◆ **What you have to do**
Your copy should begin at the line containing "Happy Ever After" and end at the last line of the records; transcribe those lines exactly and leave out every picture.

------ Task material

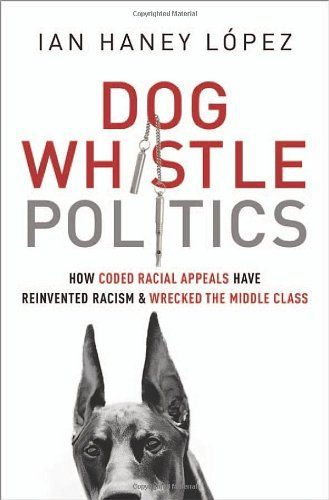 Dog Whistle Politics: How Coded Racial Appeals Have Reinvented Racism and Wrecked the Middle Class/Ian Haney López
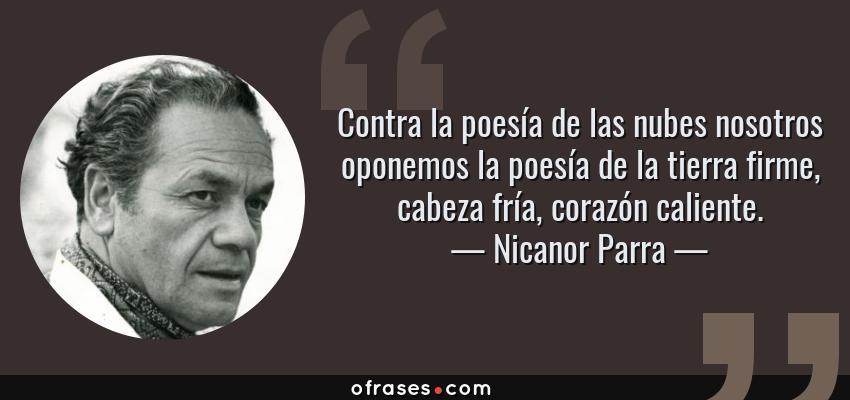 Frases de Nicanor Parra - Contra la poesía de las nubes nosotros oponemos la poesía de la tierra firme, cabeza fría, corazón caliente.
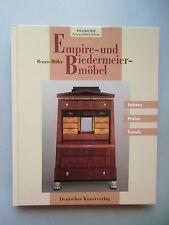Empire- und Biedermeiermöbel Weltkunst Antiquitäten-Führer 1998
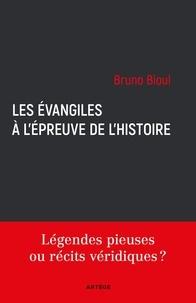 Bruno Bioul - Les Evangiles à l'épreuve de l'histoire - Légendes pieuses ou récits véridiques ?.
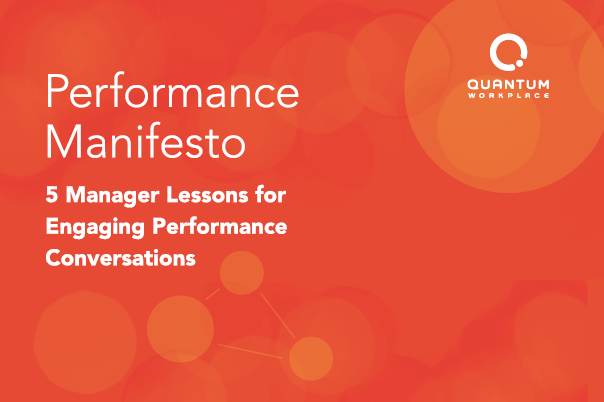 Quantum Workplace Performance Manifesto: 5 Manager Lessons for Engaging Performance Conversations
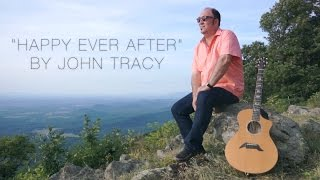 Happy Ever After - John Tracy (Official Music Video)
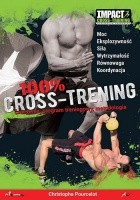 100 % Cross-Trening. Ćwiczenia, program treningowy, metodologia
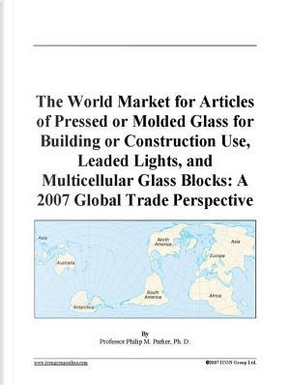 The World Market for Articles of Pressed or Molded Glass for Building or Construction Use, Leaded Lights, and Multicellular Glass Blocks by Philip M. Parker
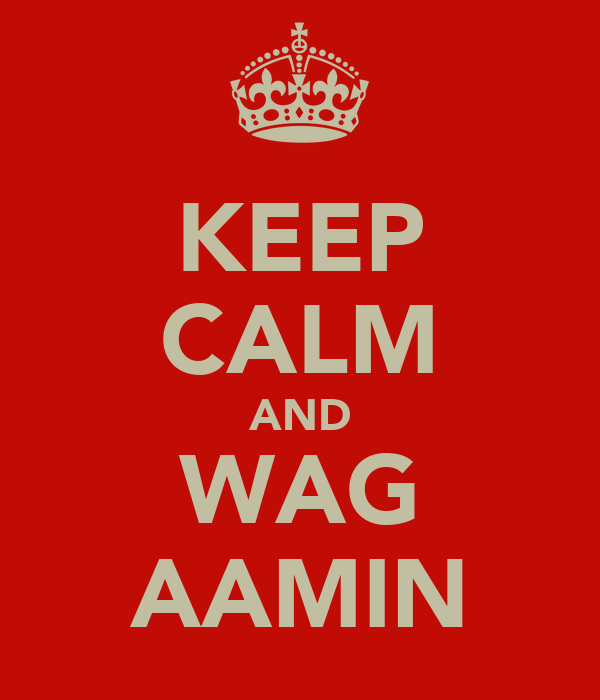KEEP CALM AND WAG AAMIN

------------

◆ **Your response**
 Happy Ever After - John Tracy (Official Music Video)
 100 % Cross-Trening. Ćwiczenia, program treningowy, metodologia
 The World Market for Articles of Pressed or Molded Glass for Building or Construction Use, Leaded Lights, and Multicellular Glass Blocks by Philip M. Parker
KEEP CALM AND WAG AAMIN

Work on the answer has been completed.